For the detection of SARS-CoV-2, the researchers used saliva as a respiratory specimen instead of nasopharyngeal swabs. Saliva sampling is much easier compared to collecting nasopharyngeal swabs. Previous studies have confirmed the compatibility of saliva with RT-LAMP testing even in the absence of RNA purification. The team added an inactivation step that normalizes the pH, inactivates RNases, and releases RNA. However, since saliva is heterogeneous in different individuals, a one-size-fits-all inactivation strategy is not possible.
Our purification optimization results also suggest several unexplored directions for future saliva-based nucleic acid diagnostics.”
So, they optimized an inactivation protocol with better success across heterogenous saliva samples combined with LAMPShade Violet. They developed a 10-minute RNA purification protocol from saliva and named it magnetic bead protocol SalivaBeads. They also developed a magnetic stick (MS), StickLAMP, that offers reliable bead-based RNA purification and simple and low-cost access to testing from saliva specimens.

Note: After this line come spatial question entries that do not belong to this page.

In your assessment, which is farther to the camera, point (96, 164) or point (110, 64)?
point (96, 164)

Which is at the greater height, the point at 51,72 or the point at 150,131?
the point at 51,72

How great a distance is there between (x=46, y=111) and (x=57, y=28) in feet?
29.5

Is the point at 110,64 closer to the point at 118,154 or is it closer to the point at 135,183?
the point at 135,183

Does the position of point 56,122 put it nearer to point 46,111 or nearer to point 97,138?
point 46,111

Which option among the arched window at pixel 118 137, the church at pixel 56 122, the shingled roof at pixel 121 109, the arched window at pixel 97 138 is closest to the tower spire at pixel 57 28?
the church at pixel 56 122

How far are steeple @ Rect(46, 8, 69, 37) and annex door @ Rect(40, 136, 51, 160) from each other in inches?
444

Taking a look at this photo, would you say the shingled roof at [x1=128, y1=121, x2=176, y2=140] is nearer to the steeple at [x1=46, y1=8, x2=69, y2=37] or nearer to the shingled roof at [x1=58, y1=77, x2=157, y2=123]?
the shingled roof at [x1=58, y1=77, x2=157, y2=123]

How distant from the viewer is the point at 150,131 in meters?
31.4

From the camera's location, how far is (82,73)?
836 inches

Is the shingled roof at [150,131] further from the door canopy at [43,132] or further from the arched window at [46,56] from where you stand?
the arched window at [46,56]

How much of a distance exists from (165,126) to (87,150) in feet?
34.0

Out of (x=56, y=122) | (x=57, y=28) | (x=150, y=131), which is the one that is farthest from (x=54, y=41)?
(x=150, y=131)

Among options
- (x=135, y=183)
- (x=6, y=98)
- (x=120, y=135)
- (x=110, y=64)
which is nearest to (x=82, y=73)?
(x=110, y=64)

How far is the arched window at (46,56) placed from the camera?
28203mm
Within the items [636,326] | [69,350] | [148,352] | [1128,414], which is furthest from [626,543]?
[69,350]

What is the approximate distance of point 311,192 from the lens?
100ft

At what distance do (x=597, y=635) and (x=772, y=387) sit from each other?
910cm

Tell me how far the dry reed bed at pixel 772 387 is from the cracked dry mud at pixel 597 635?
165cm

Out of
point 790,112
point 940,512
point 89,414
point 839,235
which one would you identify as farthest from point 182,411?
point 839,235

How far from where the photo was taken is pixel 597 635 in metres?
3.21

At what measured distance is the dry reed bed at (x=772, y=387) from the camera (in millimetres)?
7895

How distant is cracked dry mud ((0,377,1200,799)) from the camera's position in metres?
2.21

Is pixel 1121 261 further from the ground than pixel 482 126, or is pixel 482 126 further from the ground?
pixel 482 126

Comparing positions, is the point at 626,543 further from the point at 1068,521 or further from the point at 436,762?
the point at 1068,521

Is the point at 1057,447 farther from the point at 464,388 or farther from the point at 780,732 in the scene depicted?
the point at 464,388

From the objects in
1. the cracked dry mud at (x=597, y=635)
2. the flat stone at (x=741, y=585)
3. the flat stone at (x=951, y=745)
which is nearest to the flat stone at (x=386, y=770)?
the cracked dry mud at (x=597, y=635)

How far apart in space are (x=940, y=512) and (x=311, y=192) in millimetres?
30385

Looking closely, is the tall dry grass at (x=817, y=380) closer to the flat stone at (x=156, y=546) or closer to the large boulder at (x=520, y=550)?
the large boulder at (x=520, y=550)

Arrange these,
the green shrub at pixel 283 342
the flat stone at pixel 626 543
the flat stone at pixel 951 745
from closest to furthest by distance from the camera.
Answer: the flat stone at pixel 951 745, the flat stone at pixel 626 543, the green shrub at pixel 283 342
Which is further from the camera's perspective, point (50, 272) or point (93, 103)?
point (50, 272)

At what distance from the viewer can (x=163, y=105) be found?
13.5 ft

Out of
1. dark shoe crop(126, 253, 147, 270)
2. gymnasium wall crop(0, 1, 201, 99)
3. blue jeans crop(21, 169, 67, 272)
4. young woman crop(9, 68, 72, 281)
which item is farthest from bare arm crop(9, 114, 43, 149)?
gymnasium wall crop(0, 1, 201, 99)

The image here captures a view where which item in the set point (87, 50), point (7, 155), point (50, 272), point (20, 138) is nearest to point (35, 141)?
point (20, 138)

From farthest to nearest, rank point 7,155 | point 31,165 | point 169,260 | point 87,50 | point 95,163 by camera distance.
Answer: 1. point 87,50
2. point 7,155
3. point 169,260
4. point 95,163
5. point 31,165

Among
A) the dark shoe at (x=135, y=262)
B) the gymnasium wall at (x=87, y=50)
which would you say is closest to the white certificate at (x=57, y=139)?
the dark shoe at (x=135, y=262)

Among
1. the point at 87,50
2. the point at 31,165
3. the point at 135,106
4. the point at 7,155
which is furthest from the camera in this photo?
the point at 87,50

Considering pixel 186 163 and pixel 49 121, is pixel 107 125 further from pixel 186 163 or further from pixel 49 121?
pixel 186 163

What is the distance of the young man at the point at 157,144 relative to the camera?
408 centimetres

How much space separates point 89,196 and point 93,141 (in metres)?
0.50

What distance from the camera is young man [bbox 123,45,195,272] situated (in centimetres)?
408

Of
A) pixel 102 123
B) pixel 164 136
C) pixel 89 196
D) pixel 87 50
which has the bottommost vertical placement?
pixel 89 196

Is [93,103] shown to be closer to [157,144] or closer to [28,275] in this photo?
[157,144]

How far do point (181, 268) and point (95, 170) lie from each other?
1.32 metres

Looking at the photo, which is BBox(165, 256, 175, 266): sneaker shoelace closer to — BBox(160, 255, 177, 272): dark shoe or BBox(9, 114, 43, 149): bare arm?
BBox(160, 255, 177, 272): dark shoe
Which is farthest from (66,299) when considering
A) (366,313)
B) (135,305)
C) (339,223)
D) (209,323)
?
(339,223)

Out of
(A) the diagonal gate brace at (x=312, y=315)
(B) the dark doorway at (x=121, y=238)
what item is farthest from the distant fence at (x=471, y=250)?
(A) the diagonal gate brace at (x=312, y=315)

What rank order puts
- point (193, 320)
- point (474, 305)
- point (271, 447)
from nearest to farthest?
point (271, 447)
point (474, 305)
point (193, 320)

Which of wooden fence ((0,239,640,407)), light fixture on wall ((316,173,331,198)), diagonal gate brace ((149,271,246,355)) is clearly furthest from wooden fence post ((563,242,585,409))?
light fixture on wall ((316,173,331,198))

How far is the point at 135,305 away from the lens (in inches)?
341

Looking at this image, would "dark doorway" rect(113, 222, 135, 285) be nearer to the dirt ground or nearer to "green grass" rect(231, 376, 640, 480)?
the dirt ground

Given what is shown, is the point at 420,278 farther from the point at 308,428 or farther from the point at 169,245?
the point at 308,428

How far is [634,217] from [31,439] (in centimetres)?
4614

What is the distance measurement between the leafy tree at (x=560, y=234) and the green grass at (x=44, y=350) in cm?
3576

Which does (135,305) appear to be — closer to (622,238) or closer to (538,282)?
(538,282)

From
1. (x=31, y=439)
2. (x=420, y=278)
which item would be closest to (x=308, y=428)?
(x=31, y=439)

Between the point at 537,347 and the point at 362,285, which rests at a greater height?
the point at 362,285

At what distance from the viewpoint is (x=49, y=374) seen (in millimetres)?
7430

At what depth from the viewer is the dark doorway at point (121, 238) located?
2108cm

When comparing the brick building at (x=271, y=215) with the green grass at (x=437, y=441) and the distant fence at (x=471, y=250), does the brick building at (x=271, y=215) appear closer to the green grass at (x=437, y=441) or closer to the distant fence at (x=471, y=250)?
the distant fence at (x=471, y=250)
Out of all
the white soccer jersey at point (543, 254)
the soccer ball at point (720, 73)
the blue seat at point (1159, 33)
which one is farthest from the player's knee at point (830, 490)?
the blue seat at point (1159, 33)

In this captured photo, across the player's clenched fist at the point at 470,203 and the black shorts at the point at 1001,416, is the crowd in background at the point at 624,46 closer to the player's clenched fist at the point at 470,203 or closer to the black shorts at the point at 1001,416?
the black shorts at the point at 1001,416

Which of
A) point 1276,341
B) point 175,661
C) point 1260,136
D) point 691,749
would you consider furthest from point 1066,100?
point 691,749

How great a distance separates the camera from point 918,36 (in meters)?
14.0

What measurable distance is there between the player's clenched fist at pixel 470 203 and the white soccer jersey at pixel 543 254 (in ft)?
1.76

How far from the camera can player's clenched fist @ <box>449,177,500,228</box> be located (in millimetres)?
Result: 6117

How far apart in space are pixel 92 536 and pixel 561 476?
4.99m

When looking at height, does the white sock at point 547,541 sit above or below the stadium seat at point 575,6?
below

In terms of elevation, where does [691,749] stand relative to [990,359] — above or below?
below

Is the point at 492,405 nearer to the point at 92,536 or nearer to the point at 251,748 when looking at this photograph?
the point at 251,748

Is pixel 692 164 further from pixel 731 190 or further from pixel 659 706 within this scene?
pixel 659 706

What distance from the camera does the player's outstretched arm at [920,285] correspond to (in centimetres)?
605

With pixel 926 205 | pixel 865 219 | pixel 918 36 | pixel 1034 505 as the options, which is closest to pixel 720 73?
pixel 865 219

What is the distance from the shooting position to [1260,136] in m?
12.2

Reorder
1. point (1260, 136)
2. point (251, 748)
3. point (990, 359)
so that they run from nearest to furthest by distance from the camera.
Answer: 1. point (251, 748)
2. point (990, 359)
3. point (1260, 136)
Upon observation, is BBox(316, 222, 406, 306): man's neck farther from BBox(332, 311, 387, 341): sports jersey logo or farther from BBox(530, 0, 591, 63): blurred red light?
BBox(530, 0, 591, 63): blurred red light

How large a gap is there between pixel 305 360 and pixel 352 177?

“MS also has several advantages over the other traditional method of bead separation, magnetic rack purification.”
Low-cost protocols ideal for low-resource areas struggling to contain spread of SARS-CoV-2
According to the authors, the SARS-CoV-2 detection protocols they developed are cost-effective, at less than $5/test without factoring in labor and sample pooling, and they provide better scalability compared to existing protocols without affecting the sensitivity of the tests. The authors added that the new protocols are ideal for schools or workplaces with a small number of students or employees in the range of less than 10 to the low thousands. The low cost of the new protocols makes them suitable for low-resource and underserved environments that have been disproportionately affected by the SARS-CoV-2 pandemic.
The minimal equipment requirements and low cost also make them well-suited for low resource environments, which still might be able to mount a medium complexity CLIA lab.”
medRxiv publishes preliminary scientific reports that are not peer-reviewed and, therefore, should not be regarded as conclusive, guide clinical practice/health-related behavior, or treated as established information.